While games like Street Fighter V and No Man’s Sky have finally been updated to include content (No Man’s Sky still needs more content) they should have had at launch, the stuff coming with the pre-order DLC shenanigans are sometimes exclusive to pre-orders. Sometimes, this DLC is later released for purchase separately; again, content that should just be included in the game.
Perhaps I’m just being an old grognard over here, reminiscing over the days when I bought a game and knew I was getting the complete, finished experience. Sure there were bad releases prior to modern patches and updates, however they were far and few in-between. Games had to ship with all-or-nothing, and hardware manufacturers generally had stricter policies with releases.
Ultimately I think it’s ironic that we live in the most connected, informed era in the history of our species and yet we as consumers are being taken advantage of, and sometimes expected to just “give the game a chance” or told “the game will eventually be good.”

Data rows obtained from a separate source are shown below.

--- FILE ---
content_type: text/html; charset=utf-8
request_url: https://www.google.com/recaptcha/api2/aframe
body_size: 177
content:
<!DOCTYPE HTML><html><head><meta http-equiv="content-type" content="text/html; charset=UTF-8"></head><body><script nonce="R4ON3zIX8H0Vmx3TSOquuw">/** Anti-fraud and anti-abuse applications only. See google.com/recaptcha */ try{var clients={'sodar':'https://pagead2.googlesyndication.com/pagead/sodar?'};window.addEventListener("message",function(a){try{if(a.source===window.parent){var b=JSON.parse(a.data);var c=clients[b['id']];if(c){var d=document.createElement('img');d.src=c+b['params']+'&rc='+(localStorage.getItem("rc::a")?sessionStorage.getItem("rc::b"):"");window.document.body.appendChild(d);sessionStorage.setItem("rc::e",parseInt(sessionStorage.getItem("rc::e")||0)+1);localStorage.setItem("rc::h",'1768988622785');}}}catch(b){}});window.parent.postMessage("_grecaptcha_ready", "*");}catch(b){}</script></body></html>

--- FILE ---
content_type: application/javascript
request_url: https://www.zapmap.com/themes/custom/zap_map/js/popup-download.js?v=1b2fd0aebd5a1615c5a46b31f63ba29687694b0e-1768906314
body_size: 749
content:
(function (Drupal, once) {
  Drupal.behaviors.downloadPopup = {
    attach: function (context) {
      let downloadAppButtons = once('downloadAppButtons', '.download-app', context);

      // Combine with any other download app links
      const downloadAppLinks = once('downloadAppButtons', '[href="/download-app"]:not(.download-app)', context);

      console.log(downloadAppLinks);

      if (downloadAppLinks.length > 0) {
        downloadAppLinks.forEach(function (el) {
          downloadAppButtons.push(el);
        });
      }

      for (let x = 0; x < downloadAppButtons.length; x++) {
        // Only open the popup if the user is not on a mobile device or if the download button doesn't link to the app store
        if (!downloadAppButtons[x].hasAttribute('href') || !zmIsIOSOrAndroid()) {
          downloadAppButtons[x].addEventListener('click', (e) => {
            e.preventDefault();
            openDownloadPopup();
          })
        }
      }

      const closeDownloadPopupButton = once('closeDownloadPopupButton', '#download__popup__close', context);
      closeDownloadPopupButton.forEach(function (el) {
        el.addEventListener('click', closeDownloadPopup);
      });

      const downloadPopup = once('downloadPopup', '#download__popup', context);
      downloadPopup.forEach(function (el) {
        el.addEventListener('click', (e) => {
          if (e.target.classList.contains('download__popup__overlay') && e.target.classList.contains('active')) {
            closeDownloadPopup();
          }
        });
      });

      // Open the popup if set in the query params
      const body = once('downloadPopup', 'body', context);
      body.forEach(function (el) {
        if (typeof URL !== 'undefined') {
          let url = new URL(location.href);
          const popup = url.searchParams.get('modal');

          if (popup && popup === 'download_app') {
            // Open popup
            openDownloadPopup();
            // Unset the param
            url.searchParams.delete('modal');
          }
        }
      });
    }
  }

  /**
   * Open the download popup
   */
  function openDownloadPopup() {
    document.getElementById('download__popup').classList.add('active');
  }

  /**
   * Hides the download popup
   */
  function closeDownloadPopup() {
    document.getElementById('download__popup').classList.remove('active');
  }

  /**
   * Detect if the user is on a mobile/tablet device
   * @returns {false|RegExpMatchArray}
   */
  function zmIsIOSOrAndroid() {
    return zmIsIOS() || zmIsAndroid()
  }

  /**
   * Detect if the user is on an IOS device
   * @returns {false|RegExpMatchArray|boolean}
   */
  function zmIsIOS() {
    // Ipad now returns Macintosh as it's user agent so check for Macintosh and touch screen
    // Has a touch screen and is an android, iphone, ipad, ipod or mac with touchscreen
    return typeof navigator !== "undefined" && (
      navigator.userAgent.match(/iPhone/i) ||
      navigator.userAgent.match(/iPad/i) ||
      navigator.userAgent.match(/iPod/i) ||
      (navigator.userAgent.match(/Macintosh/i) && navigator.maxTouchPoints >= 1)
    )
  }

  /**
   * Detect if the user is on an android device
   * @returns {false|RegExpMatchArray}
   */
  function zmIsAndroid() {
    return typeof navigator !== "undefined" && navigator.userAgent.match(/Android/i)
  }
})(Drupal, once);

Some recent games have even seen ridiculous, decade-long (if not more) development cycles, multiple revisions, and still the shipped version has performance issues. In this instance I’m referring to Final Fantasy XV and The Last Guardian, both games having at least a decade of development, while the final release still has sluggish performance.

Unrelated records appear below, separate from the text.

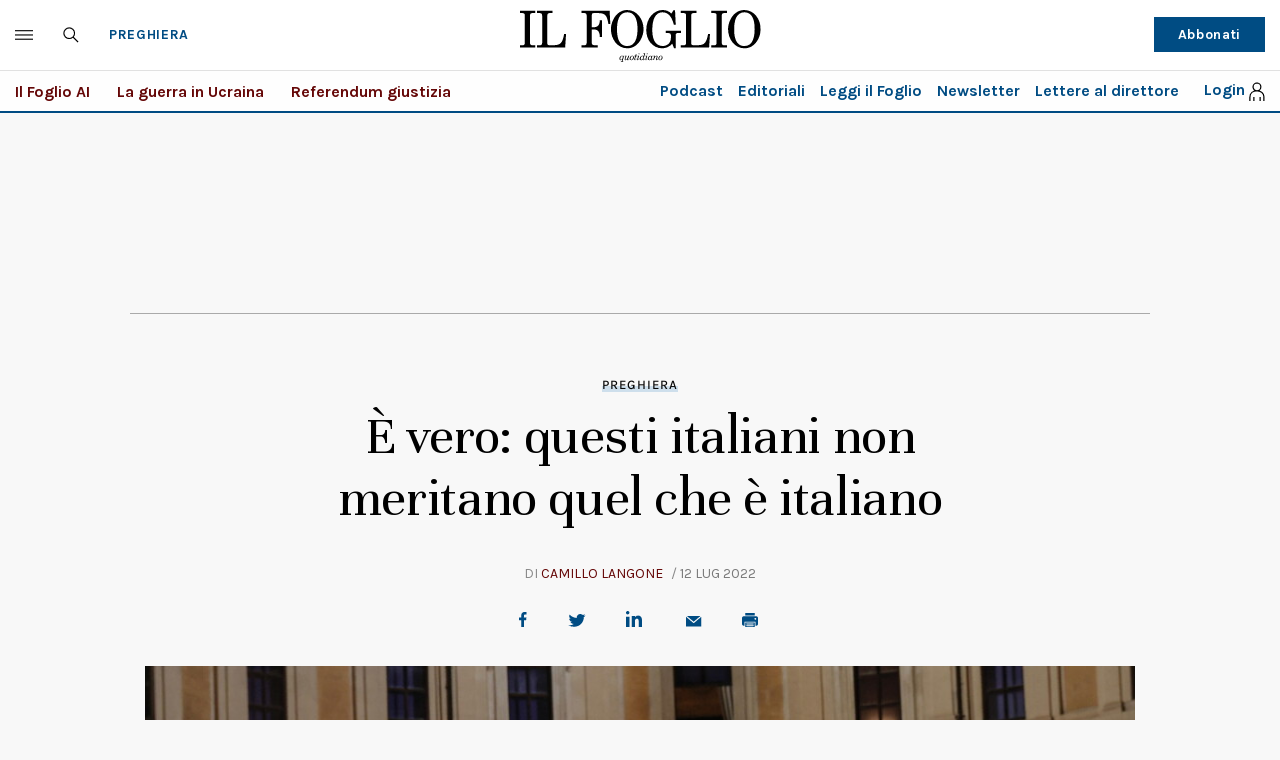

--- FILE ---
content_type: application/javascript; charset=utf-8
request_url: https://fundingchoicesmessages.google.com/f/AGSKWxUk7_8u8psv3DK0SAiQAjiY5TsSAsRlGA6ElajDnXZYYwZb7z17aJqdKTJEC_0iYGT8iJ_wtmIZBhXix6r8KrmXDTp_IGkNE9VEjzbHQPlYWwgd_UVyUnw2n9BQr0KD9opW9ObY_A==?fccs=W251bGwsbnVsbCxudWxsLG51bGwsbnVsbCxudWxsLFsxNzYzNzczMTk5LDI3OTAwMDAwMF0sbnVsbCxudWxsLG51bGwsW251bGwsWzcsNl0sbnVsbCxudWxsLG51bGwsbnVsbCxudWxsLG51bGwsbnVsbCxudWxsLG51bGwsMV0sImh0dHBzOi8vd3d3LmlsZm9nbGlvLml0L3ByZWdoaWVyYS8yMDIyLzA3LzEyL25ld3MvZS12ZXJvLXF1ZXN0aS1pdGFsaWFuaS1ub24tbWVyaXRhbm8tcXVlbC1jaGUtZS1pdGFsaWFuby00MjA2MzYzLyIsbnVsbCxbWzgsIll1UHpWdXg1eG5jIl0sWzksImVuLVVTIl0sWzE2LCJbMSwxLDFdIl0sWzE5LCIyIl0sWzE3LCJbMF0iXSxbMjQsIiJdLFsyOSwiZmFsc2UiXV1d
body_size: 115
content:
if (typeof __googlefc.fcKernelManager.run === 'function') {"use strict";this.default_ContributorServingResponseClientJs=this.default_ContributorServingResponseClientJs||{};(function(_){var window=this;
try{
var gp=function(a){this.A=_.t(a)};_.u(gp,_.J);var hp=function(a){this.A=_.t(a)};_.u(hp,_.J);hp.prototype.getWhitelistStatus=function(){return _.F(this,2)};var ip=function(a){this.A=_.t(a)};_.u(ip,_.J);var jp=_.Yc(ip),kp=function(a,b,c){this.B=a;this.j=_.A(b,gp,1);this.l=_.A(b,_.Hk,3);this.F=_.A(b,hp,4);a=this.B.location.hostname;this.D=_.Gg(this.j,2)&&_.O(this.j,2)!==""?_.O(this.j,2):a;a=new _.Qg(_.Ik(this.l));this.C=new _.ch(_.q.document,this.D,a);this.console=null;this.o=new _.cp(this.B,c,a)};
kp.prototype.run=function(){if(_.O(this.j,3)){var a=this.C,b=_.O(this.j,3),c=_.eh(a),d=new _.Wg;b=_.jg(d,1,b);c=_.D(c,1,b);_.ih(a,c)}else _.fh(this.C,"FCNEC");_.ep(this.o,_.A(this.l,_.Ae,1),this.l.getDefaultConsentRevocationText(),this.l.getDefaultConsentRevocationCloseText(),this.l.getDefaultConsentRevocationAttestationText(),this.D);_.fp(this.o,_.F(this.F,1),this.F.getWhitelistStatus());var e;a=(e=this.B.googlefc)==null?void 0:e.__executeManualDeployment;a!==void 0&&typeof a==="function"&&_.Jo(this.o.G,
"manualDeploymentApi")};var lp=function(){};lp.prototype.run=function(a,b,c){var d;return _.v(function(e){d=jp(b);(new kp(a,d,c)).run();return e.return({})})};_.Lk(7,new lp);
}catch(e){_._DumpException(e)}
}).call(this,this.default_ContributorServingResponseClientJs);
// Google Inc.

//# sourceURL=/_/mss/boq-content-ads-contributor/_/js/k=boq-content-ads-contributor.ContributorServingResponseClientJs.en_US.YuPzVux5xnc.es5.O/d=1/exm=ad_blocking_detection_executable,kernel_loader,loader_js_executable/ed=1/rs=AJlcJMzXRkGhK1SzoL5mPHKF3E2p3YVyJA/m=cookie_refresh_executable
__googlefc.fcKernelManager.run('\x5b\x5b\x5b7,\x22\x5b\x5bnull,\\\x22ilfoglio.it\\\x22,\\\x22AKsRol8gq4H2odiB5Sgb46-EFEHuc_P7BGwB2JS2v6npc60JDJypf9ykUjV6ZnR6Yq_xMUm2Z5IlbiMTmNxoAA4poLCNNU0eG5tikRz3o9LxmtI0EXoe5RZ2FuwtDqo6gFkGCL4lLVNFOLBpG_y7blGKQz4xO628iw\\\\u003d\\\\u003d\\\x22\x5d,null,\x5b\x5bnull,null,null,\\\x22https:\/\/fundingchoicesmessages.google.com\/f\/AGSKWxWJQv0a3sCGFBT-QqMUn4h07TA5FSbPu2dTcU88KDdlxJ9Z7DQ7Esxf1otiOx4XRKH1z4-GXLGHN3KOz_oCkoAqbEanBJxbIh4Y8nMDQrBKJrC7QZpTkeNwU4gQ89E9F2e0_nlJCA\\\\u003d\\\\u003d\\\x22\x5d,null,null,\x5bnull,null,null,\\\x22https:\/\/fundingchoicesmessages.google.com\/el\/AGSKWxUrPQxiXEBRgUY7ImRyDumAGDjivbCE35h6DS-09cnNVqPMxiB5hn0UOMILIo9zNmFjnidxT8trMPGbK_09zS49WFG_Qf4MaWtWHguA8ZLwYsuqrYxGHry-QWhfXUA6gmzSgJ8IMQ\\\\u003d\\\\u003d\\\x22\x5d,null,\x5bnull,\x5b7,6\x5d,null,null,null,null,null,null,null,null,null,1\x5d\x5d,\x5b3,1\x5d\x5d\x22\x5d\x5d,\x5bnull,null,null,\x22https:\/\/fundingchoicesmessages.google.com\/f\/AGSKWxVcwH3XM5oONxop3rjR6a6AAED_JUjrUQb9nCKKsL1NBntnR3Xl94a4U0Kx339qDLCOCE4uHo6X_qQnzk8nPM3l3nKtW9cDk2SRx1MrOoicU7-LR7qXuAZsItWHZahYE-nkn1_ulA\\u003d\\u003d\x22\x5d\x5d');}

--- FILE ---
content_type: application/javascript; charset=utf-8
request_url: https://fundingchoicesmessages.google.com/f/AGSKWxUtjqS1ebcCTfPyQJh6oBJfQxlrTtJHMrgSzUJuFN57DfJcIet2t50fPgHc0z8anrMzt33R--anSGF4Xa50I-RIqhHwEG2WPF_ZBJIF3nL_aUNEgDA_o4qNhn-CWXcTwIwF1iCuMOQs9GnJUYDEnlMmHfU700GgcdvUQCzKmYLPaOwPdwpC7VSFDWcg/__ads12./ad_data_/advertbanner2./ads-250./neudesicad.
body_size: -1296
content:
window['6d25d0f6-87ca-4bf0-9570-3722aa4be167'] = true;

I oftentimes find myself wondering how games with blatant performance issues get a pass like this, whether its the game journalist, the gaming hobbyist, or even the publisher for allowing the game to release in such a state. Maybe you just need to buy a PlayStation 4 Pro, then the game will run properly.
I’ll finish this off with an often-repeated, yet sadly ignored quote. In the immortal words of the legendary creator Shigeru Miyamoto: “A delayed game is eventually good, but a rushed game is forever bad.”